## SECTION DE TEXTE
━━━━━━━━━━━━━━━━

Date : 20140220
Dossier :
IMM‑767‑13
Référence : 2014 CF 158
[TRADUCTION FRANÇAISE CERTIFIÉE, NON RÉVISÉE]
Toronto (Ontario), le 20 février 2014
En présence de monsieur le juge Zinn
ENTRE : |
SUKRU BASBAYDAR |
demandeur |
et |
LE MINISTRE DE LA CITOYENNETÉ |
défendeur |
MOTIFS DU JUGEMENT ET JUGEMENT
[1] La Section de la protection des réfugiés (SPR) de la Commission de l’immigration et du statut de réfugié a rejeté la demande d’asile du demandeur au motif qu’il n’avait pas fourni des éléments de preuve suffisamment crédibles pour montrer qu’il craignait avec raison d’être persécuté au sens de l’article 96 de la Loi sur l’immigration et la protection des réfugiés, LC 2001, ch 27. Elle a en outre conclu qu’il avait omis de présenter des éléments de preuve démontrant qu’il s’exposerait à un risque d’être soumis à la torture au sens de l’alinéa 97(1)a) de la Loi.
[2] À la conclusion de l’audience, j’ai informé les parties du fait que la présente demande serait accueillie parce que la décision rendue par la SPR était abusive. Les motifs de ma décision sont exposés ci‑après.
Contexte
[3] M. Basbaydar est un citoyen de la Turquie d’origine ethnique kurde âgé de 23 ans. Il appuyait le Parti de la société démocratique (le DTP) (et subséquemment le Parti pour la paix et la démocratie [le BDP] qui a remplacé le DTP) en participant à des manifestations et à des rassemblements, en distribuant des brochures et des dépliants, en aménageant des tables et des chaises et en servant le thé aux invités pendant les réunions du parti. Il n’est cependant membre d’aucun parti politique.

━━━━━━━━━━━━━━━━

(Données extraites d'une collection)
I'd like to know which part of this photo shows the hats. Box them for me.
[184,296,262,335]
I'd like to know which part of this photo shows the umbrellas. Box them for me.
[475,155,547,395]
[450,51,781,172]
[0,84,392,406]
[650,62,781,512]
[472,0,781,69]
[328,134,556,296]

━━━━━━━━━━━━━━━━

## CONSIGNES DE TRAVAIL
**a.** Quel âge a M. Basbaydar selon le jugement ?
**b.** Reprenez le jugement sur la demande d'asile de M. Basbaydar là où il s'interrompt.
Vous n'avez pas besoin des lignes pour ce travail.

## RÉSULTATS PAR TÂCHE
**a.** Il a 23 ans.

**b.**
[4] M. Basbaydar affirme avoir été arrêté et battu par les autorités à quatre occasions distinctes dans les circonstances suivantes :
(i) En mars 2007, lui et un ami ont été soupçonnés d’avoir placé des pancartes politiques traitant de questions kurdes près de leur école. Il a été détenu pour la nuit, battu, giflé et roué de coups de pieds, avant d’être libéré sans faire l’objet d’une accusation;
(ii) En juillet 2007, il distribuait des dépliants électoraux à l’appui du candidat au parlement du DTP. La police l’a arrêté et transféré à la direction de la sécurité d’Aksaray, et elle l’a interrogé et a menacé de lui casser les jambes s’il était de nouveau surpris à appuyer le DTP;
(iii) En décembre 2009, il a participé à une manifestation organisée pour protester contre le fait que la Cour constitutionnelle de la Turquie avait déclaré interdit le DTP en raison de ses activités séparatistes. Durant l’incident, la police l’a arrêté et transféré à la direction de la sécurité d’Aksaray, lui a donné des coups de matraque dans les jambes, et les policiers lui ont rappelé qu’ils avaient menacé de lui casser les jambes;
(iv) En août 2010, il a distribué des dépliants avec un ami en signe de protestation relativement au décès de Sezran Kurt, un Kurde que la police avait tué par balle. Durant l’incident, la police l’a arrêté et transféré à la direction de la sécurité d’Aksaray. Il a été accusé d’être lié au Parti des travailleurs du Kurdistan (le PKK), menacé de mort, ses testicules ont été écrasés, il a été soumis à la falaka (coups de fouet assénés aux pieds) et battu. Il a été libéré à condition qu’il serve d’indicateur de la police.
[5] Il a été arrêté sur place en même temps que d’autres militants chaque fois, sauf dans le cas de l’incident de mars 2007.
[6] Il a quitté la Turquie pour se rendre aux États‑Unis le 26 septembre 2010; il est venu au Canada le 11 novembre 2010 et a immédiatement demandé asile.
[7] M. Basbaydar affirme en outre être un objecteur de conscience. En Turquie, le service militaire est obligatoire pour les hommes et il dure quinze mois. Ceux qui ne se présentent pas pour effectuer leur service risquent d’être traduits en justice et incarcérés. M. Basbaydar devait se présenter pour faire son service en février 2012.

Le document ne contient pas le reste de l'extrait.